| Raw data |
○ ○ ○

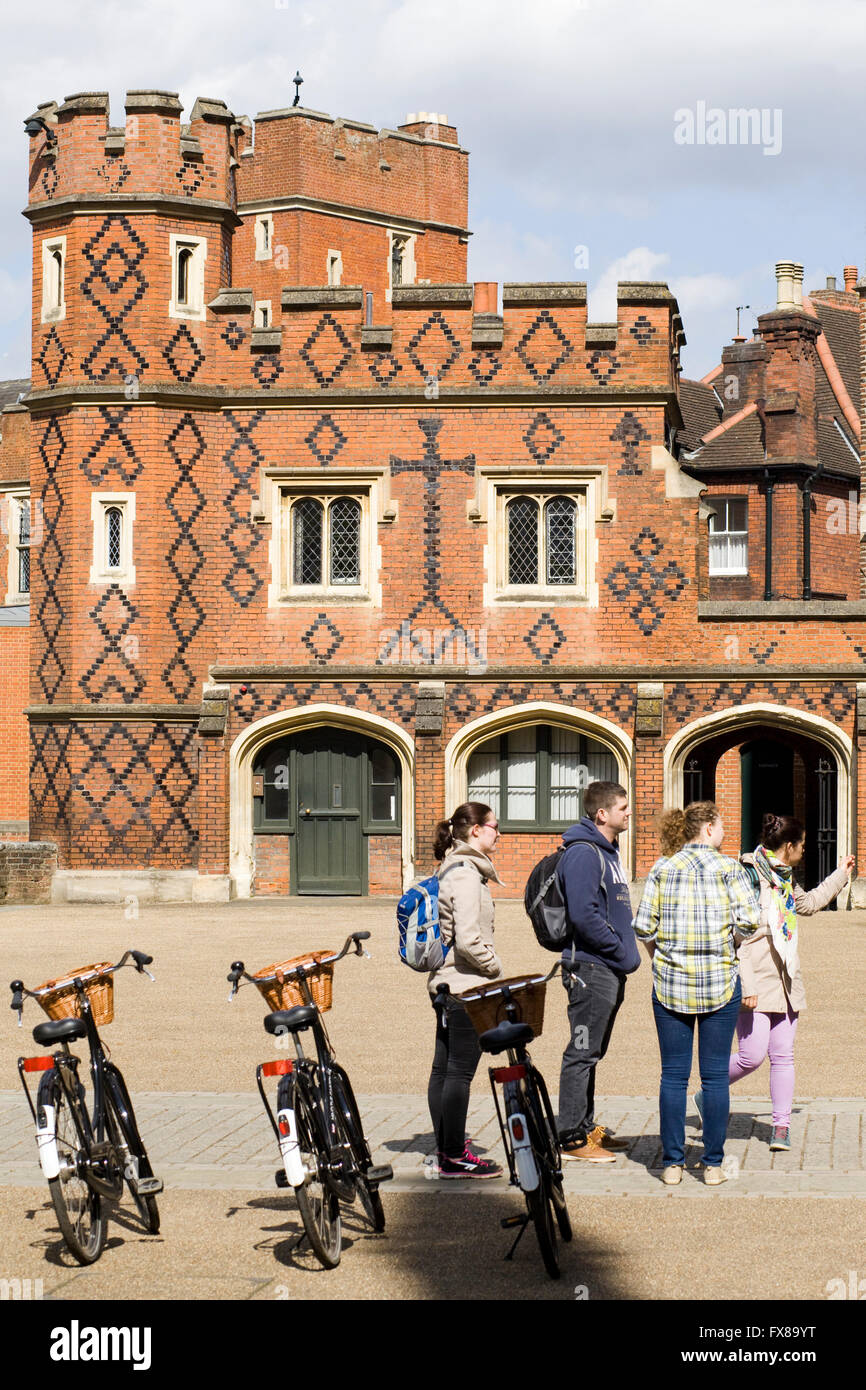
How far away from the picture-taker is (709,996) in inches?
301

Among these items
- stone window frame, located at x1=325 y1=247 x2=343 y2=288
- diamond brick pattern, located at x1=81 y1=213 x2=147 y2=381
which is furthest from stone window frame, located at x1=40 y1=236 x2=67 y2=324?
stone window frame, located at x1=325 y1=247 x2=343 y2=288

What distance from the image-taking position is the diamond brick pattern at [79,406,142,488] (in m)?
22.1

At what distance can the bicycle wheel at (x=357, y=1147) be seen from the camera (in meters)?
6.82

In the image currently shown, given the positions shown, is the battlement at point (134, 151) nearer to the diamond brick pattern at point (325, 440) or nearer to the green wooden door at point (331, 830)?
the diamond brick pattern at point (325, 440)

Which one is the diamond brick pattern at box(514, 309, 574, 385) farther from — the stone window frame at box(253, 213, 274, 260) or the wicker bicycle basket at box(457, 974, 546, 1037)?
the wicker bicycle basket at box(457, 974, 546, 1037)

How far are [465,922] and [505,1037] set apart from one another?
4.11 feet

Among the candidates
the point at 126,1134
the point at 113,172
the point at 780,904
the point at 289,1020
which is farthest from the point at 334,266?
the point at 289,1020

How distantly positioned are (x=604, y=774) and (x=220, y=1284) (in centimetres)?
1645

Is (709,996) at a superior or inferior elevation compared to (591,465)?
inferior

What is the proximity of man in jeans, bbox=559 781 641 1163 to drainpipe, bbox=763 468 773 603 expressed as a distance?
24.1 m

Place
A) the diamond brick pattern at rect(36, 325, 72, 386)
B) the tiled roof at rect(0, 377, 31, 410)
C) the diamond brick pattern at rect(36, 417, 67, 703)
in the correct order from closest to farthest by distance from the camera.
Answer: the diamond brick pattern at rect(36, 417, 67, 703) < the diamond brick pattern at rect(36, 325, 72, 386) < the tiled roof at rect(0, 377, 31, 410)

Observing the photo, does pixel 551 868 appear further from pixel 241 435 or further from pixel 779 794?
pixel 779 794

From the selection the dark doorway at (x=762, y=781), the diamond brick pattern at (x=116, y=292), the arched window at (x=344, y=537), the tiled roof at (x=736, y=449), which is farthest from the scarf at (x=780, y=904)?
the tiled roof at (x=736, y=449)
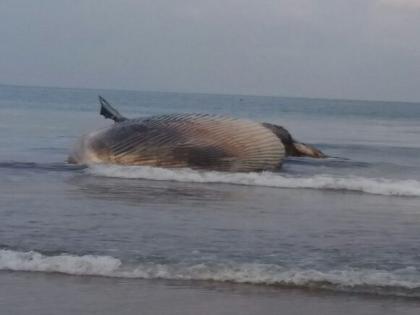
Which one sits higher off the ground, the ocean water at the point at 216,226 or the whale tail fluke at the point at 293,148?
the whale tail fluke at the point at 293,148

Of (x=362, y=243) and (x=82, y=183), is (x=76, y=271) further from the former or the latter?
(x=82, y=183)

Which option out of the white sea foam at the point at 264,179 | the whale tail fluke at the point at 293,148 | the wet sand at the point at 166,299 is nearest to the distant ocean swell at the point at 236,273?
the wet sand at the point at 166,299

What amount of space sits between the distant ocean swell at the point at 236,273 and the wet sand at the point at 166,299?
160 millimetres

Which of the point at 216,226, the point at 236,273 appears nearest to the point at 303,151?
the point at 216,226

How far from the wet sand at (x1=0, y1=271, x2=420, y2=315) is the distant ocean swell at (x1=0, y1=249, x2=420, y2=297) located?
0.53 ft

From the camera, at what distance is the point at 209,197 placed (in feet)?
43.7

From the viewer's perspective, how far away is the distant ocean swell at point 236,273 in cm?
759

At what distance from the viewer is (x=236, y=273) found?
7.87 meters

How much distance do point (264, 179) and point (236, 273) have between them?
7.57 metres

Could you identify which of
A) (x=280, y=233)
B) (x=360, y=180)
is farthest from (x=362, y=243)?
(x=360, y=180)

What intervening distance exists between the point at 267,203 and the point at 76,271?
529cm

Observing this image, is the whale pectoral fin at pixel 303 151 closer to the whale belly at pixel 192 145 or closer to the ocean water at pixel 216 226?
the ocean water at pixel 216 226

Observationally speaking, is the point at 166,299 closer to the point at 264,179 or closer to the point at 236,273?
the point at 236,273

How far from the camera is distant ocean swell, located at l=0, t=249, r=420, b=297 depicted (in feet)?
24.9
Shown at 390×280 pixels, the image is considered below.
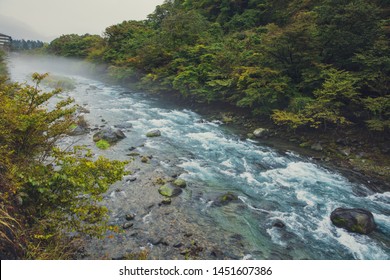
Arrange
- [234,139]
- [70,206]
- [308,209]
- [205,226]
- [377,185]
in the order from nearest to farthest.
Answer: [70,206], [205,226], [308,209], [377,185], [234,139]

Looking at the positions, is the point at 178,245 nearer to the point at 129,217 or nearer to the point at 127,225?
the point at 127,225

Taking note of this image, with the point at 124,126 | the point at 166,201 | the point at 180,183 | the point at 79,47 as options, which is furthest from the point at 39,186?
the point at 79,47

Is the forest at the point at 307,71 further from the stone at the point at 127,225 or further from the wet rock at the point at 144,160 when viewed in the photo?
the stone at the point at 127,225

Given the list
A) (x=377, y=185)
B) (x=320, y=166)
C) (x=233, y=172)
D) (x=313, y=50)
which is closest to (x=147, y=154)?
(x=233, y=172)

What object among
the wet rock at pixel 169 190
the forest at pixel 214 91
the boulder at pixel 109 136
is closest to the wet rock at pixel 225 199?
the wet rock at pixel 169 190

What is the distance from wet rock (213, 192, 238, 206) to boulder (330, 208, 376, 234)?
3.55 m

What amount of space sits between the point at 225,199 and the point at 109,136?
8.57 metres

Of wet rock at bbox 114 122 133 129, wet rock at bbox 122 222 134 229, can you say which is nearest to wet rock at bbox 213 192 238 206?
wet rock at bbox 122 222 134 229

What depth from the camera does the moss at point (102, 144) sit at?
1348 centimetres

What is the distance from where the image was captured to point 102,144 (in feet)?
45.0

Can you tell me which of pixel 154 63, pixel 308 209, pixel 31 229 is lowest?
pixel 308 209

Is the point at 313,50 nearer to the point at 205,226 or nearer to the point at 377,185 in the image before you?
the point at 377,185

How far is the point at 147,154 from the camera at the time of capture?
13.1 m

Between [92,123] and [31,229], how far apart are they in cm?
1322
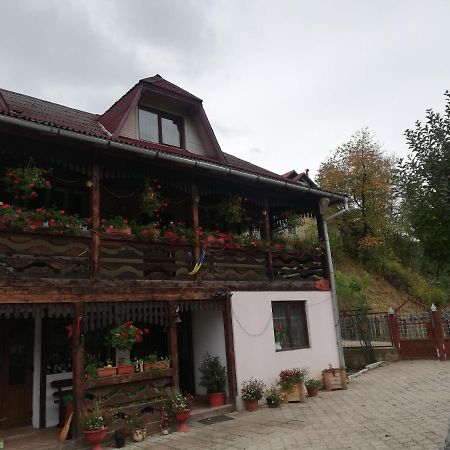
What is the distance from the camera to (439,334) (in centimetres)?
1494

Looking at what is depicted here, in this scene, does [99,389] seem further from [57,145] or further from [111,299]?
[57,145]

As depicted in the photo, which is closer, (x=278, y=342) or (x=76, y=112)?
(x=278, y=342)

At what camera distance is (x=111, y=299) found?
8.45 metres

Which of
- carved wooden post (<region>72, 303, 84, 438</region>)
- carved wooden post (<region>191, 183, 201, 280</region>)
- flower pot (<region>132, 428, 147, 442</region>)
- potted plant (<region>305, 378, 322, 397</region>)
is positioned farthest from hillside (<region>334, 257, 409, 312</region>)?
carved wooden post (<region>72, 303, 84, 438</region>)

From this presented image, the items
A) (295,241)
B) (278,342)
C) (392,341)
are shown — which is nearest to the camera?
(278,342)

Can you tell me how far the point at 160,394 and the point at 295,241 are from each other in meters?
5.98

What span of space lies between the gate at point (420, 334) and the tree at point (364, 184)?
50.5 feet

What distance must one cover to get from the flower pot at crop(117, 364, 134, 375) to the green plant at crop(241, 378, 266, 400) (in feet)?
9.51

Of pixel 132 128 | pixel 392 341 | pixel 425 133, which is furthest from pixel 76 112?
pixel 392 341

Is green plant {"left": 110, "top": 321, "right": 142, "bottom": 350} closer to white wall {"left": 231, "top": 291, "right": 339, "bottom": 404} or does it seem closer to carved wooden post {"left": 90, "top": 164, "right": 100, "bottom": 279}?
carved wooden post {"left": 90, "top": 164, "right": 100, "bottom": 279}

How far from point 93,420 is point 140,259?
3.66 meters

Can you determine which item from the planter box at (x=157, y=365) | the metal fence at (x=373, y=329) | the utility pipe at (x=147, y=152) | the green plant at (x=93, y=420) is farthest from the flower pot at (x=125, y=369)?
the metal fence at (x=373, y=329)

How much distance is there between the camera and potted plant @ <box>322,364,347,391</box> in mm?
11664

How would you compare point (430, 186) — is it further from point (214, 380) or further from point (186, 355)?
point (186, 355)
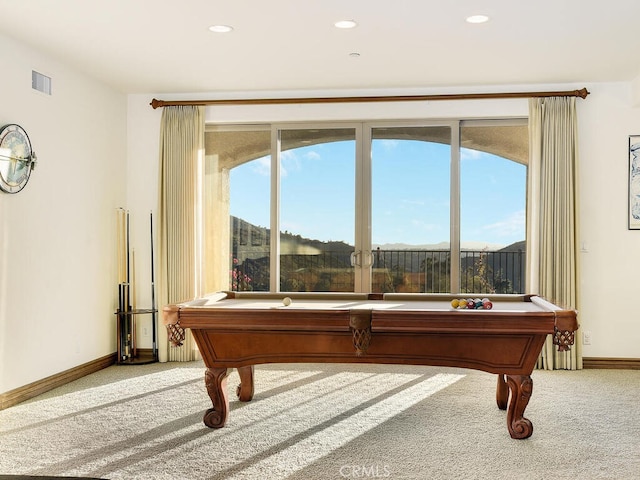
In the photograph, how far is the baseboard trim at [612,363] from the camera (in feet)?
19.5

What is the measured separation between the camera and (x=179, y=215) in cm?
634

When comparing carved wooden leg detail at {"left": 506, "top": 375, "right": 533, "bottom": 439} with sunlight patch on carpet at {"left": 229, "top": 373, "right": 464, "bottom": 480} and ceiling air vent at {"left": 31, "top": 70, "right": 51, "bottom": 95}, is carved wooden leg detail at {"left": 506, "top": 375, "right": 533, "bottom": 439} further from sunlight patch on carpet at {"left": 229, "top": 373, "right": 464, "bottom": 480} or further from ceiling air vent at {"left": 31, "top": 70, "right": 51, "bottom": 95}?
ceiling air vent at {"left": 31, "top": 70, "right": 51, "bottom": 95}

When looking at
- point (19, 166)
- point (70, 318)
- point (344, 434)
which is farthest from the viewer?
point (70, 318)

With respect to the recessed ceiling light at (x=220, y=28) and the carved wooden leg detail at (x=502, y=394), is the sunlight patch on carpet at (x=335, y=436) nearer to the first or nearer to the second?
the carved wooden leg detail at (x=502, y=394)

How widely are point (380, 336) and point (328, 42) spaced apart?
2.25m

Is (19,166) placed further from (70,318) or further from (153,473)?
(153,473)

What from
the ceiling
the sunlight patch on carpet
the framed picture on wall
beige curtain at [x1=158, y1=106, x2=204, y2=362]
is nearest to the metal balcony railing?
beige curtain at [x1=158, y1=106, x2=204, y2=362]

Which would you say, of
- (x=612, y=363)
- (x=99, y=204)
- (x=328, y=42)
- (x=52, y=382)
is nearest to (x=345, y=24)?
(x=328, y=42)

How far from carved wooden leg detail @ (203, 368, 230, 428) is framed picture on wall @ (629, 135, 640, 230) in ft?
13.1

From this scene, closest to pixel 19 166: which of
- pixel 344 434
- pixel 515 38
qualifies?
pixel 344 434

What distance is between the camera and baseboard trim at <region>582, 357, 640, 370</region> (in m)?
5.93

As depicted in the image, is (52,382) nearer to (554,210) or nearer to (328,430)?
(328,430)

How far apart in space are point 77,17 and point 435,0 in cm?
226

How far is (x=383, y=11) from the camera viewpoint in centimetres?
418
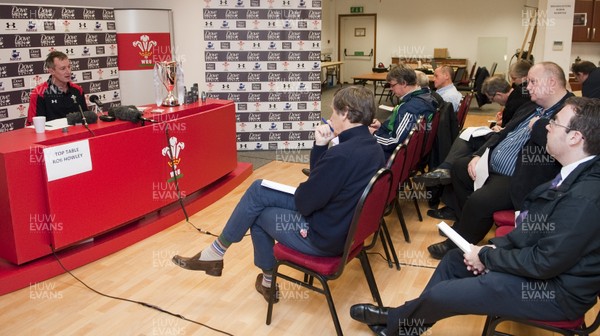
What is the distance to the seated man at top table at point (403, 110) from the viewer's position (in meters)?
3.95

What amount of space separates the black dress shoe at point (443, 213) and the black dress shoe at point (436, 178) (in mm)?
367

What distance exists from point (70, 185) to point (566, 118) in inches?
110

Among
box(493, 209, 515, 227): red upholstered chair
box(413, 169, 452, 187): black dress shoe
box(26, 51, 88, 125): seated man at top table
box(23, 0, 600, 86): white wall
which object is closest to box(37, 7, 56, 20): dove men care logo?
box(26, 51, 88, 125): seated man at top table

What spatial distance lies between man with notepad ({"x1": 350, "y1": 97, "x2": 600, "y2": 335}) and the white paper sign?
2.22 meters

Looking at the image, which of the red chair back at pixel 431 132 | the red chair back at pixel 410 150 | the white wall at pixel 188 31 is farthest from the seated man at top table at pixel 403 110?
the white wall at pixel 188 31

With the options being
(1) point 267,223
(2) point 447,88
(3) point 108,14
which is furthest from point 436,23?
(1) point 267,223

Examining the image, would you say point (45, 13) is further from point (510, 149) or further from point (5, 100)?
point (510, 149)

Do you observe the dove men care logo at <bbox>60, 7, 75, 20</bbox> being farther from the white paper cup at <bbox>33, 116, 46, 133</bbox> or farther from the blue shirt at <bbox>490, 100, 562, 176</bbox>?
the blue shirt at <bbox>490, 100, 562, 176</bbox>

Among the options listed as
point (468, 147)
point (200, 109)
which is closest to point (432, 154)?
point (468, 147)

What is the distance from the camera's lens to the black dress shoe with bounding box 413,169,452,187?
401 cm

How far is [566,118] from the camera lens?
1956 millimetres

○ ○ ○

| Exercise aim |
Count the lines in the rows above that contain the string "logo", matching case exactly. Reply with the number only.

| Solution for this problem |
2